Purpose Of The Study
- To propose a robust fake news detection framework using a transformer-based architecture.
- To enhance the Bidirectional Encoder Representations from Transformers (BERT) model with progressive training.
- To improve the automated identification of linguistic indicators differentiating real news from fake news.
Main Methods
- Developed a fake news detection framework utilizing a transformer-based architecture.
- Applied and enhanced the Bidirectional Encoder Representations from Transformers (BERT) model.
- Implemented a progressive training methodology for incremental learning.
- Evaluated the framework on the large-scale WELFake dataset (72,134 articles).
Main Results
- The enhanced BERT framework achieved high performance metrics: 95.3% accuracy, 0.953 F1-score, 0.952 precision, and 0.954 recall.
- The model demonstrated superior performance compared to traditional machine learning classifiers.

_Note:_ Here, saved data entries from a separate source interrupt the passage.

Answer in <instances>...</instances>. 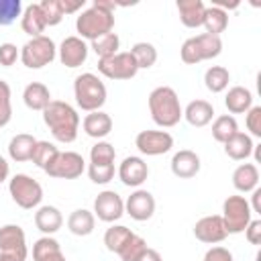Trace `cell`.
<instances>
[{
	"instance_id": "30",
	"label": "cell",
	"mask_w": 261,
	"mask_h": 261,
	"mask_svg": "<svg viewBox=\"0 0 261 261\" xmlns=\"http://www.w3.org/2000/svg\"><path fill=\"white\" fill-rule=\"evenodd\" d=\"M224 106L228 108V112L232 114H243L253 106V94L251 90L243 88V86H232L228 90V94L224 96Z\"/></svg>"
},
{
	"instance_id": "3",
	"label": "cell",
	"mask_w": 261,
	"mask_h": 261,
	"mask_svg": "<svg viewBox=\"0 0 261 261\" xmlns=\"http://www.w3.org/2000/svg\"><path fill=\"white\" fill-rule=\"evenodd\" d=\"M73 96H75V104L86 110V112H94L100 110L106 104V86L104 82L96 75V73H82L75 77L73 82Z\"/></svg>"
},
{
	"instance_id": "39",
	"label": "cell",
	"mask_w": 261,
	"mask_h": 261,
	"mask_svg": "<svg viewBox=\"0 0 261 261\" xmlns=\"http://www.w3.org/2000/svg\"><path fill=\"white\" fill-rule=\"evenodd\" d=\"M39 8L43 12V18H45V24L47 27H55L63 20V10H61V2L59 0H43L39 2Z\"/></svg>"
},
{
	"instance_id": "50",
	"label": "cell",
	"mask_w": 261,
	"mask_h": 261,
	"mask_svg": "<svg viewBox=\"0 0 261 261\" xmlns=\"http://www.w3.org/2000/svg\"><path fill=\"white\" fill-rule=\"evenodd\" d=\"M251 212L261 214V188H255L253 190V206H251Z\"/></svg>"
},
{
	"instance_id": "38",
	"label": "cell",
	"mask_w": 261,
	"mask_h": 261,
	"mask_svg": "<svg viewBox=\"0 0 261 261\" xmlns=\"http://www.w3.org/2000/svg\"><path fill=\"white\" fill-rule=\"evenodd\" d=\"M145 249H147V243H145V239L143 237H139V234H135L133 232V237L124 243V247L116 253L122 261H137L143 253H145Z\"/></svg>"
},
{
	"instance_id": "2",
	"label": "cell",
	"mask_w": 261,
	"mask_h": 261,
	"mask_svg": "<svg viewBox=\"0 0 261 261\" xmlns=\"http://www.w3.org/2000/svg\"><path fill=\"white\" fill-rule=\"evenodd\" d=\"M149 112H151L153 122L163 128L175 126L184 116L179 98H177L175 90L169 86H157L149 94Z\"/></svg>"
},
{
	"instance_id": "20",
	"label": "cell",
	"mask_w": 261,
	"mask_h": 261,
	"mask_svg": "<svg viewBox=\"0 0 261 261\" xmlns=\"http://www.w3.org/2000/svg\"><path fill=\"white\" fill-rule=\"evenodd\" d=\"M82 126H84V130H86L88 137L100 141V139H104L112 130V118H110V114H106L102 110H94V112H88L86 114Z\"/></svg>"
},
{
	"instance_id": "36",
	"label": "cell",
	"mask_w": 261,
	"mask_h": 261,
	"mask_svg": "<svg viewBox=\"0 0 261 261\" xmlns=\"http://www.w3.org/2000/svg\"><path fill=\"white\" fill-rule=\"evenodd\" d=\"M57 153H59V149H57L53 143H49V141H37L31 161H33L37 167H41V169L45 171V169L53 163V159L57 157Z\"/></svg>"
},
{
	"instance_id": "28",
	"label": "cell",
	"mask_w": 261,
	"mask_h": 261,
	"mask_svg": "<svg viewBox=\"0 0 261 261\" xmlns=\"http://www.w3.org/2000/svg\"><path fill=\"white\" fill-rule=\"evenodd\" d=\"M33 259L35 261H67L59 243L53 237H41L33 245Z\"/></svg>"
},
{
	"instance_id": "4",
	"label": "cell",
	"mask_w": 261,
	"mask_h": 261,
	"mask_svg": "<svg viewBox=\"0 0 261 261\" xmlns=\"http://www.w3.org/2000/svg\"><path fill=\"white\" fill-rule=\"evenodd\" d=\"M75 29L80 33V39H88V41H96L98 37L112 33L114 29V14L98 8L96 4H92L88 10L80 12V16L75 18Z\"/></svg>"
},
{
	"instance_id": "22",
	"label": "cell",
	"mask_w": 261,
	"mask_h": 261,
	"mask_svg": "<svg viewBox=\"0 0 261 261\" xmlns=\"http://www.w3.org/2000/svg\"><path fill=\"white\" fill-rule=\"evenodd\" d=\"M259 184V169L255 163H241L234 171H232V186L234 190L247 194L253 192Z\"/></svg>"
},
{
	"instance_id": "44",
	"label": "cell",
	"mask_w": 261,
	"mask_h": 261,
	"mask_svg": "<svg viewBox=\"0 0 261 261\" xmlns=\"http://www.w3.org/2000/svg\"><path fill=\"white\" fill-rule=\"evenodd\" d=\"M18 57H20V51L16 49V45H12V43H2L0 45V65L10 67V65L16 63Z\"/></svg>"
},
{
	"instance_id": "49",
	"label": "cell",
	"mask_w": 261,
	"mask_h": 261,
	"mask_svg": "<svg viewBox=\"0 0 261 261\" xmlns=\"http://www.w3.org/2000/svg\"><path fill=\"white\" fill-rule=\"evenodd\" d=\"M137 261H161V255H159V251H155V249L147 247V249H145V253H143Z\"/></svg>"
},
{
	"instance_id": "52",
	"label": "cell",
	"mask_w": 261,
	"mask_h": 261,
	"mask_svg": "<svg viewBox=\"0 0 261 261\" xmlns=\"http://www.w3.org/2000/svg\"><path fill=\"white\" fill-rule=\"evenodd\" d=\"M92 4H96L98 8H104V10H108V12H114V8H116V4L110 2V0H94Z\"/></svg>"
},
{
	"instance_id": "34",
	"label": "cell",
	"mask_w": 261,
	"mask_h": 261,
	"mask_svg": "<svg viewBox=\"0 0 261 261\" xmlns=\"http://www.w3.org/2000/svg\"><path fill=\"white\" fill-rule=\"evenodd\" d=\"M130 237H133V230H130V228H126V226H122V224H112V226L106 228V232H104V245H106L108 251L118 253Z\"/></svg>"
},
{
	"instance_id": "1",
	"label": "cell",
	"mask_w": 261,
	"mask_h": 261,
	"mask_svg": "<svg viewBox=\"0 0 261 261\" xmlns=\"http://www.w3.org/2000/svg\"><path fill=\"white\" fill-rule=\"evenodd\" d=\"M43 120L59 143H73L77 139L80 114L67 102L51 100L49 106L43 110Z\"/></svg>"
},
{
	"instance_id": "27",
	"label": "cell",
	"mask_w": 261,
	"mask_h": 261,
	"mask_svg": "<svg viewBox=\"0 0 261 261\" xmlns=\"http://www.w3.org/2000/svg\"><path fill=\"white\" fill-rule=\"evenodd\" d=\"M253 149H255V145H253V141H251V137L247 135V133H234L226 143H224V153L230 157V159H234V161H243V159H247L251 153H253Z\"/></svg>"
},
{
	"instance_id": "8",
	"label": "cell",
	"mask_w": 261,
	"mask_h": 261,
	"mask_svg": "<svg viewBox=\"0 0 261 261\" xmlns=\"http://www.w3.org/2000/svg\"><path fill=\"white\" fill-rule=\"evenodd\" d=\"M251 204L245 200V196H228L222 204V222L228 234H239L245 232L247 224L253 220L251 218Z\"/></svg>"
},
{
	"instance_id": "9",
	"label": "cell",
	"mask_w": 261,
	"mask_h": 261,
	"mask_svg": "<svg viewBox=\"0 0 261 261\" xmlns=\"http://www.w3.org/2000/svg\"><path fill=\"white\" fill-rule=\"evenodd\" d=\"M98 71L108 80H130L137 75L139 67L130 51H118L110 57L98 59Z\"/></svg>"
},
{
	"instance_id": "48",
	"label": "cell",
	"mask_w": 261,
	"mask_h": 261,
	"mask_svg": "<svg viewBox=\"0 0 261 261\" xmlns=\"http://www.w3.org/2000/svg\"><path fill=\"white\" fill-rule=\"evenodd\" d=\"M61 2V10H63V14H71V12H75V10H80V8H84V0H75V2H69V0H59Z\"/></svg>"
},
{
	"instance_id": "5",
	"label": "cell",
	"mask_w": 261,
	"mask_h": 261,
	"mask_svg": "<svg viewBox=\"0 0 261 261\" xmlns=\"http://www.w3.org/2000/svg\"><path fill=\"white\" fill-rule=\"evenodd\" d=\"M220 51H222V41H220V37L202 33V35H196V37L186 39L184 45H181L179 55H181V61H184V63L196 65V63H200V61L218 57Z\"/></svg>"
},
{
	"instance_id": "18",
	"label": "cell",
	"mask_w": 261,
	"mask_h": 261,
	"mask_svg": "<svg viewBox=\"0 0 261 261\" xmlns=\"http://www.w3.org/2000/svg\"><path fill=\"white\" fill-rule=\"evenodd\" d=\"M171 171L175 177L190 179L200 171V157L190 149H181L171 157Z\"/></svg>"
},
{
	"instance_id": "7",
	"label": "cell",
	"mask_w": 261,
	"mask_h": 261,
	"mask_svg": "<svg viewBox=\"0 0 261 261\" xmlns=\"http://www.w3.org/2000/svg\"><path fill=\"white\" fill-rule=\"evenodd\" d=\"M8 192L12 196V200L16 202V206L31 210L37 208L43 200V188L37 179H33L27 173H16L10 181H8Z\"/></svg>"
},
{
	"instance_id": "21",
	"label": "cell",
	"mask_w": 261,
	"mask_h": 261,
	"mask_svg": "<svg viewBox=\"0 0 261 261\" xmlns=\"http://www.w3.org/2000/svg\"><path fill=\"white\" fill-rule=\"evenodd\" d=\"M63 224V216L59 212V208L55 206H41L37 212H35V226L45 234V237H51L53 232H57Z\"/></svg>"
},
{
	"instance_id": "15",
	"label": "cell",
	"mask_w": 261,
	"mask_h": 261,
	"mask_svg": "<svg viewBox=\"0 0 261 261\" xmlns=\"http://www.w3.org/2000/svg\"><path fill=\"white\" fill-rule=\"evenodd\" d=\"M59 61L65 67H80L88 59V45L80 37H65L59 45Z\"/></svg>"
},
{
	"instance_id": "32",
	"label": "cell",
	"mask_w": 261,
	"mask_h": 261,
	"mask_svg": "<svg viewBox=\"0 0 261 261\" xmlns=\"http://www.w3.org/2000/svg\"><path fill=\"white\" fill-rule=\"evenodd\" d=\"M130 55H133V59H135V63H137L139 69H149L157 61V49L151 43H147V41L135 43L130 47Z\"/></svg>"
},
{
	"instance_id": "42",
	"label": "cell",
	"mask_w": 261,
	"mask_h": 261,
	"mask_svg": "<svg viewBox=\"0 0 261 261\" xmlns=\"http://www.w3.org/2000/svg\"><path fill=\"white\" fill-rule=\"evenodd\" d=\"M88 175L94 184H108L114 177V163H90Z\"/></svg>"
},
{
	"instance_id": "35",
	"label": "cell",
	"mask_w": 261,
	"mask_h": 261,
	"mask_svg": "<svg viewBox=\"0 0 261 261\" xmlns=\"http://www.w3.org/2000/svg\"><path fill=\"white\" fill-rule=\"evenodd\" d=\"M234 133H239V124H237V118L230 116V114H222L214 120L212 124V137L218 141V143H226Z\"/></svg>"
},
{
	"instance_id": "43",
	"label": "cell",
	"mask_w": 261,
	"mask_h": 261,
	"mask_svg": "<svg viewBox=\"0 0 261 261\" xmlns=\"http://www.w3.org/2000/svg\"><path fill=\"white\" fill-rule=\"evenodd\" d=\"M12 118V104H10V86L0 80V128L6 126Z\"/></svg>"
},
{
	"instance_id": "19",
	"label": "cell",
	"mask_w": 261,
	"mask_h": 261,
	"mask_svg": "<svg viewBox=\"0 0 261 261\" xmlns=\"http://www.w3.org/2000/svg\"><path fill=\"white\" fill-rule=\"evenodd\" d=\"M177 12H179V20L184 27L198 29L204 22L206 6L202 0H177Z\"/></svg>"
},
{
	"instance_id": "37",
	"label": "cell",
	"mask_w": 261,
	"mask_h": 261,
	"mask_svg": "<svg viewBox=\"0 0 261 261\" xmlns=\"http://www.w3.org/2000/svg\"><path fill=\"white\" fill-rule=\"evenodd\" d=\"M118 47H120V39H118L116 33H106V35L98 37L96 41H92V49H94V53H96L100 59L118 53Z\"/></svg>"
},
{
	"instance_id": "13",
	"label": "cell",
	"mask_w": 261,
	"mask_h": 261,
	"mask_svg": "<svg viewBox=\"0 0 261 261\" xmlns=\"http://www.w3.org/2000/svg\"><path fill=\"white\" fill-rule=\"evenodd\" d=\"M226 228H224V222H222V216L220 214H210V216H204L200 218L196 224H194V237L206 245H216L220 241L226 239Z\"/></svg>"
},
{
	"instance_id": "23",
	"label": "cell",
	"mask_w": 261,
	"mask_h": 261,
	"mask_svg": "<svg viewBox=\"0 0 261 261\" xmlns=\"http://www.w3.org/2000/svg\"><path fill=\"white\" fill-rule=\"evenodd\" d=\"M22 100H24V104H27V108H31V110H45L47 106H49V102H51V92H49V88L45 86V84H41V82H31L27 88H24V92H22Z\"/></svg>"
},
{
	"instance_id": "33",
	"label": "cell",
	"mask_w": 261,
	"mask_h": 261,
	"mask_svg": "<svg viewBox=\"0 0 261 261\" xmlns=\"http://www.w3.org/2000/svg\"><path fill=\"white\" fill-rule=\"evenodd\" d=\"M228 82H230V73H228V69L222 67V65H212V67H208L206 73H204V84H206V88H208L212 94L224 92L226 86H228Z\"/></svg>"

- The approach significantly outperformed other standard transformer-based implementations.
- The progressive training effectively captured complex contextual dependencies in text.
Conclusions
- The enhanced BERT framework presents a powerful and scalable solution for fake news detection.
- The progressive training methodology enhances the model's ability to discern subtle linguistic differences.
- This approach offers a significant advancement in the automated fight against digital misinformation.
- The findings highlight the potential of advanced transformer models in maintaining information integrity.